As the Season 2 continues, Avenue 5 ups its own chaos in ways that outstrip Season 1, and its characters, who no longer have the patience for civility, continue unraveling in the insanity of it all. If you thought the airlock scene in Season 1 showed how stupid people could be, rest assured that that’s nothing compared to Avenue 5 Season 2’s arc. This year the show is a mix of Lord of the Flies and VEEP – especially once the crew devises a plan to get at least half the ship’s passengers back to Earth. The other half? They can quite literally get fucked. Every day on the Avenue 5 is a battle for survival, whether that means making sure the eels they using for food stay alive and reproduce enough to keep everybody fed or trying to avoid flying directly into the goddamn sun. The people onboard the ship even go so far as to have an election for their new supreme leader. The vibe for Avenue 5 Season 2 is Just Trying To Get By, One Day At A Time, when everything is terrible all of the time. If that sounds familiar, it’s by design – yet Avenue 5 somehow makes us grateful that as bad as things can be in reality, at least we’re not stuck on a space cruiser for (at least) the next eight years.

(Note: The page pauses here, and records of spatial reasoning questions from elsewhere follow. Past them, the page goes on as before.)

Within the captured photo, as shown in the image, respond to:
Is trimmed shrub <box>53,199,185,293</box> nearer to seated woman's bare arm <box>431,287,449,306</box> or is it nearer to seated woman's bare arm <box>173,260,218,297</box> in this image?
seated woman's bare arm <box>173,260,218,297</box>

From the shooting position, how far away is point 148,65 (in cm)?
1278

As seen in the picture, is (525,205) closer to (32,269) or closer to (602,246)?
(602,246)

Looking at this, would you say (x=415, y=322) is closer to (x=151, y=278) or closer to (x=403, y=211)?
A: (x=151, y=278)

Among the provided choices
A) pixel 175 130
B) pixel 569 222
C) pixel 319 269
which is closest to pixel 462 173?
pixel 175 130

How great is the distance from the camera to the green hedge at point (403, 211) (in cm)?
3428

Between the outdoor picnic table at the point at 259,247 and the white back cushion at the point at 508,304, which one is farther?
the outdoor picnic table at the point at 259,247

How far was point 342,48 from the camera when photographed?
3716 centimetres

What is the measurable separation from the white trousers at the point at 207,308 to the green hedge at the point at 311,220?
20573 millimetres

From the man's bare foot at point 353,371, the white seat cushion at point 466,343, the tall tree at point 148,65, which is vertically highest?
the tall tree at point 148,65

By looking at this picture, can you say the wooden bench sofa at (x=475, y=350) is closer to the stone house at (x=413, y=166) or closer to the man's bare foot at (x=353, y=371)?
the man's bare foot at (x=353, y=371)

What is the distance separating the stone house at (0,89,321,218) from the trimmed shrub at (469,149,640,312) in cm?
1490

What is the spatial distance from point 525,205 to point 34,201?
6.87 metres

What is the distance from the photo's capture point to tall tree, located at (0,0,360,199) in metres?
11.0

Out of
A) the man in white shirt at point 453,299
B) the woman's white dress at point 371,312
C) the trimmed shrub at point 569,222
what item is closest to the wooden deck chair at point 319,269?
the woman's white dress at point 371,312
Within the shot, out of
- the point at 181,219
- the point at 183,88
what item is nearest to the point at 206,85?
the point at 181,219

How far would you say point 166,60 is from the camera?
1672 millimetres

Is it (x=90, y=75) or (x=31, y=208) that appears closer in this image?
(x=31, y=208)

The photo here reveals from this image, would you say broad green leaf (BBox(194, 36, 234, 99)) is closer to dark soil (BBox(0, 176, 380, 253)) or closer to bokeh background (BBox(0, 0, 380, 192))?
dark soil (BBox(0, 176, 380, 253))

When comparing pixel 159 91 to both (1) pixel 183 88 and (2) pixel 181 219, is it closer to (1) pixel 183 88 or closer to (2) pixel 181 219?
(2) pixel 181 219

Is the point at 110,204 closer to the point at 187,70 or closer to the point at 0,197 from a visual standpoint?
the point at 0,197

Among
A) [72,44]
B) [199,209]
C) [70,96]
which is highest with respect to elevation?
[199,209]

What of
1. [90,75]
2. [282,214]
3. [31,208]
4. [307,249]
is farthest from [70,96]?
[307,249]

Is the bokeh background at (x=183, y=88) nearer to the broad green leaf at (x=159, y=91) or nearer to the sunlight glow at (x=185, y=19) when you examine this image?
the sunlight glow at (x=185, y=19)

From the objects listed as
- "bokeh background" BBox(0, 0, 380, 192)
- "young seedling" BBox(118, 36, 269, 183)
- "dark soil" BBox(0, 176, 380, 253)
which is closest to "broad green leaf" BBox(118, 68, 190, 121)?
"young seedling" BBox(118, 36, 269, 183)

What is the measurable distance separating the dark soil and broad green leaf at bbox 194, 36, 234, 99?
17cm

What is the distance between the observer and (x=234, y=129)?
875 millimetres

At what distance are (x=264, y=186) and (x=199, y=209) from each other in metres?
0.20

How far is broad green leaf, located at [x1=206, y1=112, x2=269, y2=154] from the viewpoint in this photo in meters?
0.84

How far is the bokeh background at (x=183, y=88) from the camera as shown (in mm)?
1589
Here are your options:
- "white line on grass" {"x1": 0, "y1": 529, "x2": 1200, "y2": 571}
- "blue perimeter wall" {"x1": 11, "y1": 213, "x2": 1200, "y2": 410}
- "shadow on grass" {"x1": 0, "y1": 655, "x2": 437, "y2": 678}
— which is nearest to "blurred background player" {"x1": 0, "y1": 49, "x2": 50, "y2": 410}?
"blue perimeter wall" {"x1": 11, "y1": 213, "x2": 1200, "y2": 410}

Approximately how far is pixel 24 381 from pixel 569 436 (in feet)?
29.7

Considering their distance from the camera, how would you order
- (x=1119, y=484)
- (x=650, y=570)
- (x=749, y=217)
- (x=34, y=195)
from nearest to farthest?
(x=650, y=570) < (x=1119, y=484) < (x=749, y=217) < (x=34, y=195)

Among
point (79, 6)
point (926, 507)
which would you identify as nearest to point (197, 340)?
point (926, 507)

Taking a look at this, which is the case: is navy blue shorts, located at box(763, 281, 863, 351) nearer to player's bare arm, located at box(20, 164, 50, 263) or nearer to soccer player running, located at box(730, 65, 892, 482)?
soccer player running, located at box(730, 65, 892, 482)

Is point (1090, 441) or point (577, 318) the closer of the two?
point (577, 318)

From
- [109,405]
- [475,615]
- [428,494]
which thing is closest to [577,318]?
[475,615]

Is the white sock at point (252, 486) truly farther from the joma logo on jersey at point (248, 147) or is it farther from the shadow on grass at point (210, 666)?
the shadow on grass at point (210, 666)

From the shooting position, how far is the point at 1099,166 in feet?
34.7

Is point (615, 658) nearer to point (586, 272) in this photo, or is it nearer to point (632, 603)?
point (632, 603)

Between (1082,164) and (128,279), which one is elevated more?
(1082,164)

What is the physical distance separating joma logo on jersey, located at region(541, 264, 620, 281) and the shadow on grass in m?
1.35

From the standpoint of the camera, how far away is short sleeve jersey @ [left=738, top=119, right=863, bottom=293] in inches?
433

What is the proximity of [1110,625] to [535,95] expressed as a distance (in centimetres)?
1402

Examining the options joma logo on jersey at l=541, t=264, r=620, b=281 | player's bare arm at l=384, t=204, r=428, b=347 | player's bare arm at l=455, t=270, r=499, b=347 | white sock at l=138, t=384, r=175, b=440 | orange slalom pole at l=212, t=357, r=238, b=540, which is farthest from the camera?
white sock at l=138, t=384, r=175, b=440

This show got mixed reviews upon its debut and I don’t see that changing for Avenue 5 Season 2. It’s not a show for everyone. And that’s okay! What it is is a show that deserves a third-season renewal. Even after two full seasons, Avenue 5‘s story is nowhere near finished. And I would be remiss if I didn’t point out that Avenue 5 is one of the few series currently airing where most of the female characters a) have full personalities, b) don’t fall flat on-screen, and c) are played by women of color.
Rating: 8/10
New episodes of Avenue 5 premiere on Mondays at 10pm on HBO and HBO Max.